Brief descriptive captions:
§
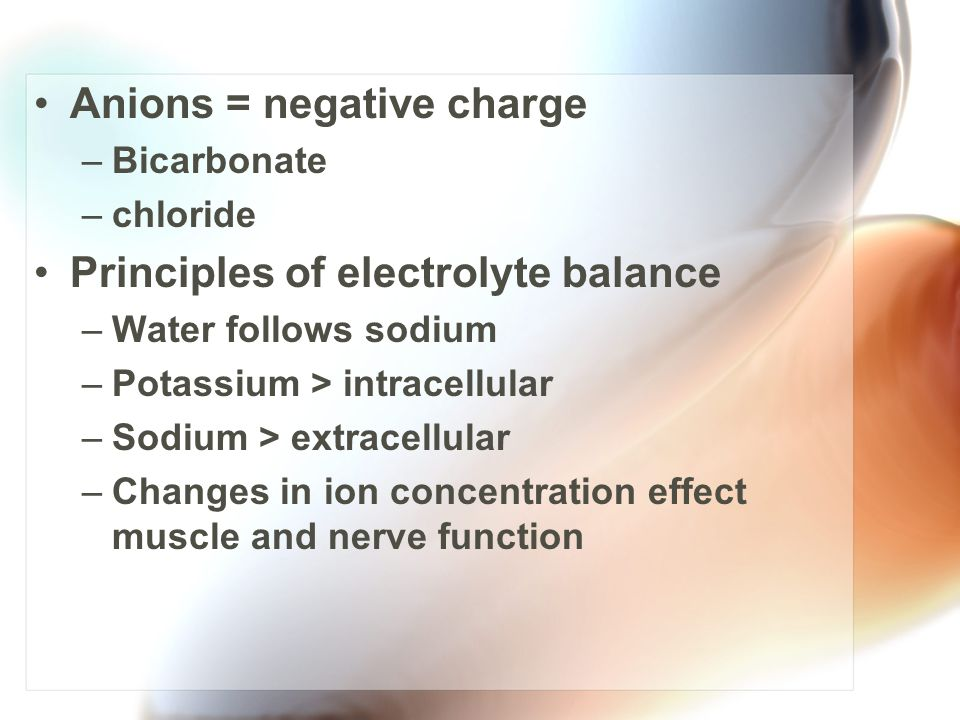 Anions = negative charge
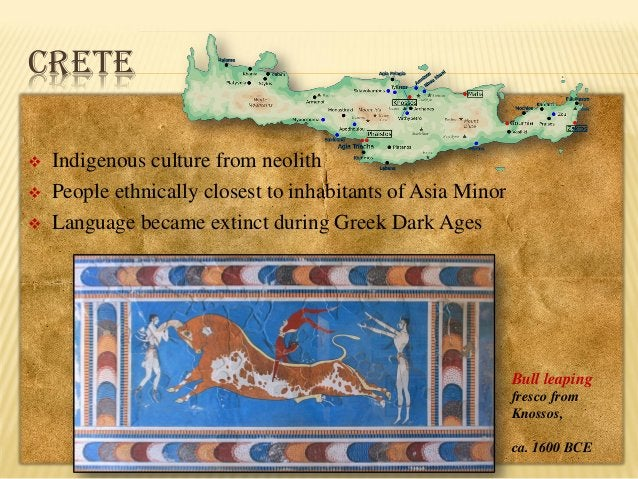 CRETE     Indigenous culture from neolith People ethnically closest to inhabitants of Asia Minor Language became extinc...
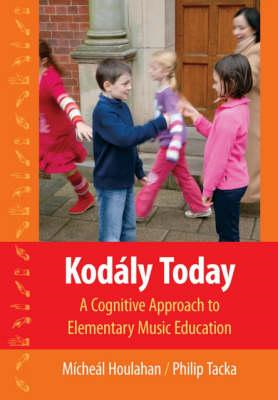 Kodaly Today: A Cognitive Approach to Elementary Music Education (BOK)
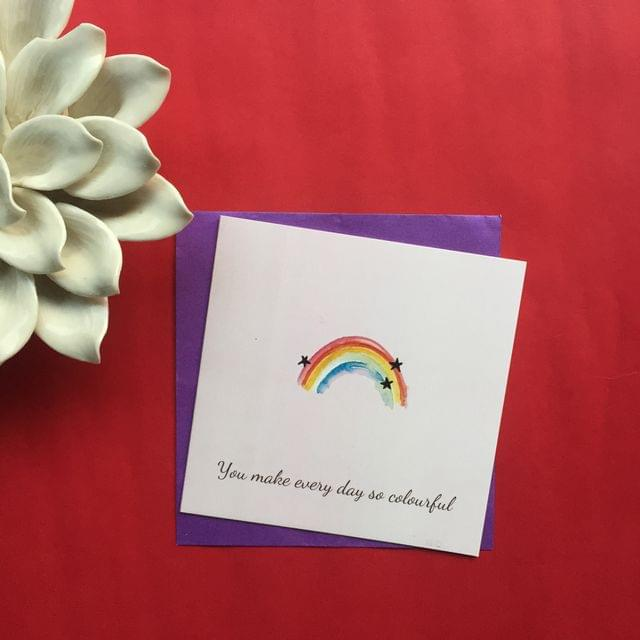 You make every day colourful Greeting Card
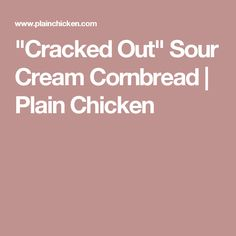 Cracked Out Sour Cream Cornbread Cracked Out Sour Cream Cornbread – quick cornbread recipe kicked up with cheddar, bacon and… Old Fashioned Cornbread Dressing, Sour Cream Cornbread, Hot Chicken Salads, Creamed Corn, Potato Chips, Baked Chicken, Cheddar, Bread Recipes, Favorite Recipes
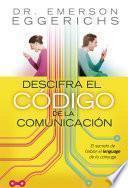 Libro de Descifra El Código De La Comunicación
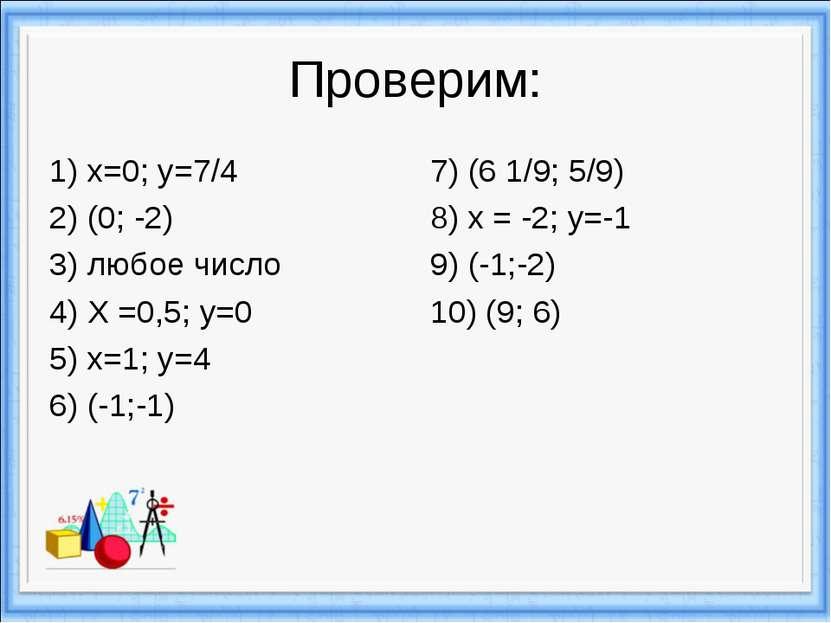Проверим: 1) х=0; у=7/4 2) (0; -2) 3) любое число 4) Х =0,5; у=0 5) х=1; у=4 ...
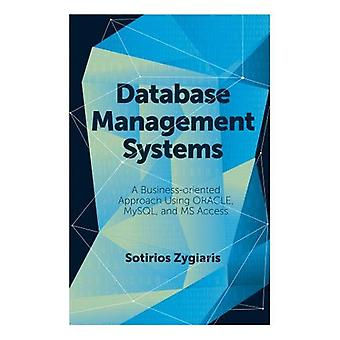 Database Management Systems - A Business-Oriented Approach Using ORACL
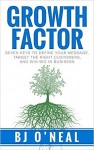 Featured Book: Growth Factor: Seven Keys to Define Your Message, Target the Right Customers, and Win Big in Business by BJ O'Neal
§
Give the lines again word for word, from the start of the records to the line holding "You make every day colourful Greeting Card", both included, and leave out any picture.

The answer:
 Anions = negative charge
 CRETE     Indigenous culture from neolith People ethnically closest to inhabitants of Asia Minor Language became extinc...
 Kodaly Today: A Cognitive Approach to Elementary Music Education (BOK)
 You make every day colourful Greeting Card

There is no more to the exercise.